[Source records]
***

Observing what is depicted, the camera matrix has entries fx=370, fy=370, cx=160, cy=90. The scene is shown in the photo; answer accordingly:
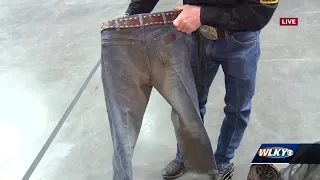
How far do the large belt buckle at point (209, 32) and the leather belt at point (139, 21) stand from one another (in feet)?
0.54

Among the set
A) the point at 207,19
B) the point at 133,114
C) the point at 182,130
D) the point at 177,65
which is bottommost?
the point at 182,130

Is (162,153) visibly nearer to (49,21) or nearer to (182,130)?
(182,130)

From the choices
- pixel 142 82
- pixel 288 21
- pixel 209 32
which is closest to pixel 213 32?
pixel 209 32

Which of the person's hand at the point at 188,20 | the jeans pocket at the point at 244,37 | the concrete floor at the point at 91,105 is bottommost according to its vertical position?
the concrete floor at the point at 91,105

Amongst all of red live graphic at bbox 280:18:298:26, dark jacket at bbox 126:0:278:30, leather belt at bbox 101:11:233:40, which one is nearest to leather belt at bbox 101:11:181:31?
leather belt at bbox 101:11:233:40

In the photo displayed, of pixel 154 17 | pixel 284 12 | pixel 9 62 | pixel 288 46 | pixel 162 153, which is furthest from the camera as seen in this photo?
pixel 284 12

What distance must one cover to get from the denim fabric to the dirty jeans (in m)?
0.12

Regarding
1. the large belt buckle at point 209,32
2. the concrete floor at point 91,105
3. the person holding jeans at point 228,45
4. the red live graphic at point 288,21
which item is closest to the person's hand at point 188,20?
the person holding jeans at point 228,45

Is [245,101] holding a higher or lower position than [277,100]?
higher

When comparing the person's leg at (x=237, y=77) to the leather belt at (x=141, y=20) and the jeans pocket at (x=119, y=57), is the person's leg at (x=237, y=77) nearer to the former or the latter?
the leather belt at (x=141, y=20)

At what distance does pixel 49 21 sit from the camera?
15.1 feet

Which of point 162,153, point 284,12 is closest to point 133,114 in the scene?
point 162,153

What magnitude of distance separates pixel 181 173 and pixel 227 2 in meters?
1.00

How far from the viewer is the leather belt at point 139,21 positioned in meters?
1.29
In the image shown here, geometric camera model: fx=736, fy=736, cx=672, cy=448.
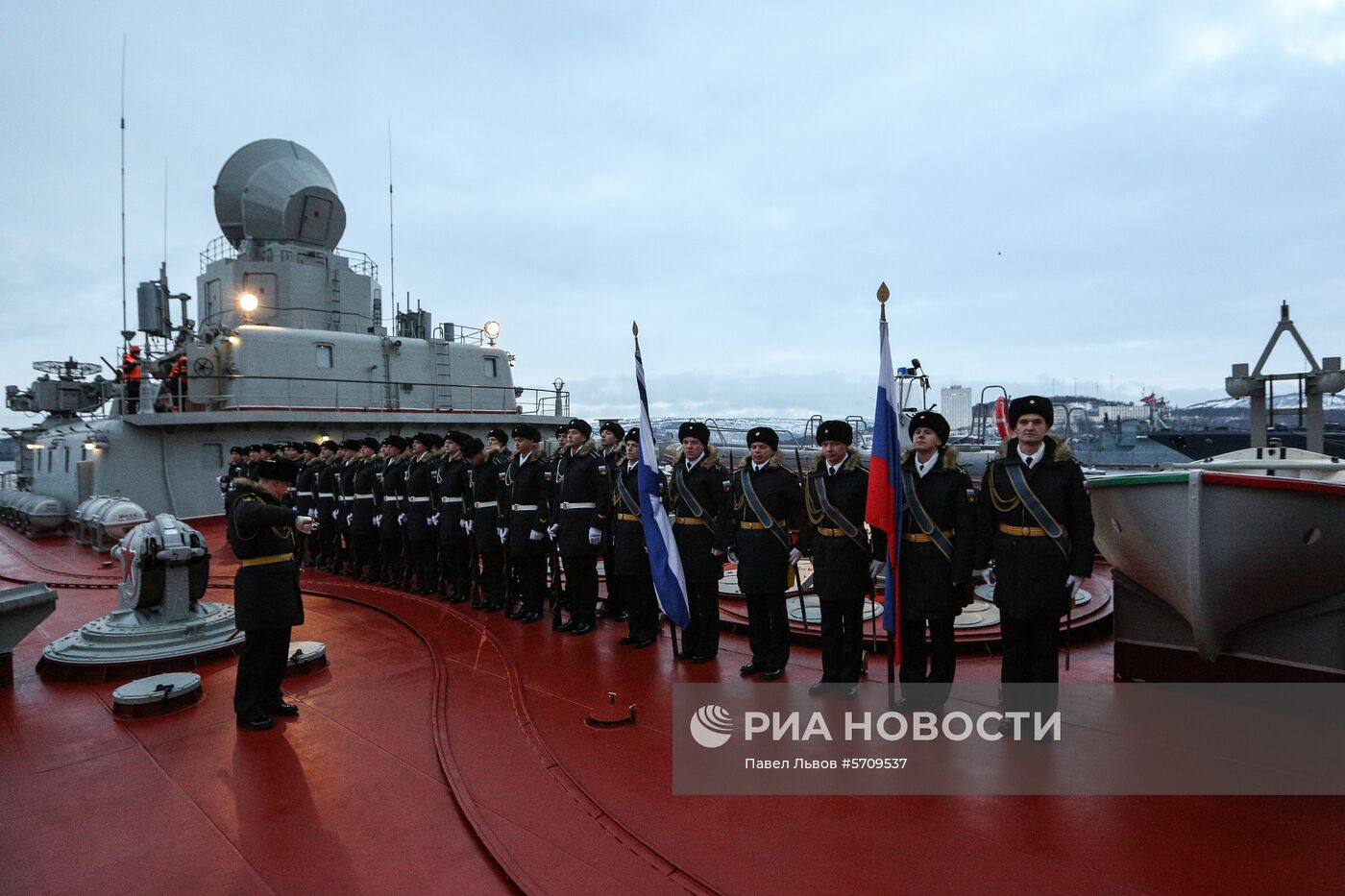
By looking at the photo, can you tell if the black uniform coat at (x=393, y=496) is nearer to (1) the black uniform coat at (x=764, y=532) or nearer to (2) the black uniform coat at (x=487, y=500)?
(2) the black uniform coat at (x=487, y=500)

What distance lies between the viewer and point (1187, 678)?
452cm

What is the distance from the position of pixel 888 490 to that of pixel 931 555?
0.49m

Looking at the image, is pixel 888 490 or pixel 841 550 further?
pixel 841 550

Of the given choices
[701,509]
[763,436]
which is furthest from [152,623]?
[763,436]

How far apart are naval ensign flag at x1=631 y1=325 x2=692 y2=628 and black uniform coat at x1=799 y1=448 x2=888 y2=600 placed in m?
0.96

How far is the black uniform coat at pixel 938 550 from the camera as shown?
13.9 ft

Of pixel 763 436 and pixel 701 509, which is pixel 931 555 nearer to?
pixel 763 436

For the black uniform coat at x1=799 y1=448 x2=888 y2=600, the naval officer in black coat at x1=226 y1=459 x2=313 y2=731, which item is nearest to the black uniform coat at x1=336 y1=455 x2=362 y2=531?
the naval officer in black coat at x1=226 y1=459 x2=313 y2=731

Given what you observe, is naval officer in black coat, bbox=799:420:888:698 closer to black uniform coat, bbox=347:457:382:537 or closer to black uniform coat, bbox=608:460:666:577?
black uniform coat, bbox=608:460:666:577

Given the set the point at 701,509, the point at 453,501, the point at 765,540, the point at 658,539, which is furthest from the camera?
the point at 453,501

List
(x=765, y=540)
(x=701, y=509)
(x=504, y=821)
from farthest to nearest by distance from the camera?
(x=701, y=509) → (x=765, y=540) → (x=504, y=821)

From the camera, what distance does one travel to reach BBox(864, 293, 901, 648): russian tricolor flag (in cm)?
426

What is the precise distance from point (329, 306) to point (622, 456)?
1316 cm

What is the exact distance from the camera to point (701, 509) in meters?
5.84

***

▸ **TASK**: Copy every one of the items above word for word, leaving out the pictures.

▸ **TASK SOLUTION**:
Observing what is depicted, the camera matrix has entries fx=370, fy=370, cx=160, cy=90. The scene is shown in the photo; answer accordingly:
How far do the large belt buckle at point (209, 32) and the leather belt at point (139, 21) stand from one another (in feet)?
0.54

Among the set
A) the point at 207,19
B) the point at 133,114
C) the point at 182,130
D) the point at 177,65
which is bottommost?
the point at 182,130

Is (162,153) visibly nearer to (49,21) or nearer to (182,130)?
(182,130)

From the choices
- pixel 142 82
- pixel 288 21
- pixel 209 32
which is closest to pixel 213 32?
pixel 209 32

Which of the person's hand at the point at 188,20 | the jeans pocket at the point at 244,37 | the concrete floor at the point at 91,105 is bottommost according to its vertical position?
the concrete floor at the point at 91,105

Amongst all of red live graphic at bbox 280:18:298:26, dark jacket at bbox 126:0:278:30, leather belt at bbox 101:11:233:40, which one is nearest to leather belt at bbox 101:11:181:31?
leather belt at bbox 101:11:233:40

In the photo displayed, of pixel 154 17 | pixel 284 12 | pixel 9 62 | pixel 288 46 | pixel 162 153, which is furthest from the camera as seen in this photo?
pixel 284 12

What distance must one cover to get from the denim fabric to the dirty jeans (in m)?
0.12

Regarding
1. the large belt buckle at point 209,32
2. the concrete floor at point 91,105
3. the person holding jeans at point 228,45
4. the red live graphic at point 288,21
which item is closest to the person's hand at point 188,20?
the person holding jeans at point 228,45

Is [245,101] holding a higher or lower position than [277,100]?
higher

When comparing the person's leg at (x=237, y=77) to the leather belt at (x=141, y=20) and the jeans pocket at (x=119, y=57), is the person's leg at (x=237, y=77) nearer to the former or the latter?
the leather belt at (x=141, y=20)

At what distance does pixel 49 21 sit from the camera?
15.1 feet

Which of point 162,153, point 284,12 is closest to point 133,114 in the scene?
point 162,153

What magnitude of distance separates pixel 181 173 and pixel 227 2 in meters?
1.00

How far from the viewer is the leather belt at point 139,21 positioned in meters?
1.29
In the image shown here, geometric camera model: fx=736, fy=736, cx=672, cy=448.
By looking at the photo, can you tell if the black uniform coat at (x=393, y=496) is nearer to (1) the black uniform coat at (x=764, y=532) or nearer to (2) the black uniform coat at (x=487, y=500)?
(2) the black uniform coat at (x=487, y=500)

What distance lies between the viewer and point (1187, 678)?
452cm

What is the distance from the position of pixel 888 490 to that of pixel 931 555?
0.49m

Looking at the image, is pixel 888 490 or pixel 841 550 further?
pixel 841 550

Of the given choices
[701,509]
[763,436]
which is furthest from [152,623]?
[763,436]

How far apart are naval ensign flag at x1=631 y1=325 x2=692 y2=628 and black uniform coat at x1=799 y1=448 x2=888 y2=600 placed in m?
0.96

How far is the black uniform coat at pixel 938 550 from the camera as shown?
13.9 ft

Of pixel 763 436 and pixel 701 509, which is pixel 931 555 nearer to?
pixel 763 436

For the black uniform coat at x1=799 y1=448 x2=888 y2=600, the naval officer in black coat at x1=226 y1=459 x2=313 y2=731, which item is nearest to the black uniform coat at x1=336 y1=455 x2=362 y2=531?
the naval officer in black coat at x1=226 y1=459 x2=313 y2=731

Given what you observe, is naval officer in black coat, bbox=799:420:888:698 closer to black uniform coat, bbox=347:457:382:537 or closer to black uniform coat, bbox=608:460:666:577?
black uniform coat, bbox=608:460:666:577

Given the set the point at 701,509, the point at 453,501, the point at 765,540, the point at 658,539, which is furthest from the camera?
the point at 453,501

List
(x=765, y=540)
(x=701, y=509)
(x=504, y=821)
from farthest to nearest by distance from the camera?
(x=701, y=509) → (x=765, y=540) → (x=504, y=821)

From the camera, what distance does one travel to reach BBox(864, 293, 901, 648): russian tricolor flag (in cm)?
426

What is the precise distance from point (329, 306) to point (622, 456)?
1316 cm

What is the exact distance from the camera to point (701, 509) in meters?
5.84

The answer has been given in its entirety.